Abram C. Van Engen, associate professor of English in Arts & Sciences at Washington University in St. Louis, organized a national conference on “Religion and Politics in Early America.” Sponsored by the John C. Danforth Center on Religion and Politics and the Kinder Institute on Constitutional Democracy, the conference took place March 1-4 in St. Louis. More than 200 scholars representing history, literary studies, political science, law, religious studies and other areas attended.

Van Engen

Events included a roundtable discussion with four Danforth Center scholars: Marie Griffith, Laurie Maffly-Kipp, Leigh Schmidt and Mark Valeri. Leading panels were Valeri as well as postdoctoral research associates Christine Croxall and Dana Logan, and Alexandre Dubé, assistant professor of history in Arts & Sciences.

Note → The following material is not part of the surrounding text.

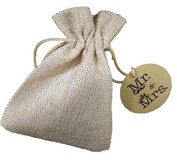 10 Sachets of Jute Mr & Mrs 10 x 13 cms for your wedding details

Other university participants included Stephanie Kirk, of Arts & Sciences, who organized a series of panels exploring global and colonial intersections of religion and politics, and  Hannah Wakefield, a doctoral candidate in English. The Eighteenth-Century Interdisciplinary Salon hosted a talk by Jonathan Sheehan of University of California, Berkeley. David Hall of Harvard Divinity School presented a talk for the Religious Studies Program in Arts & Sciences.

In conjunction with the conference, Van Engen wrote on the Center for the Humanities website about four historic paintings on display in the U.S. Capitol Rotunda.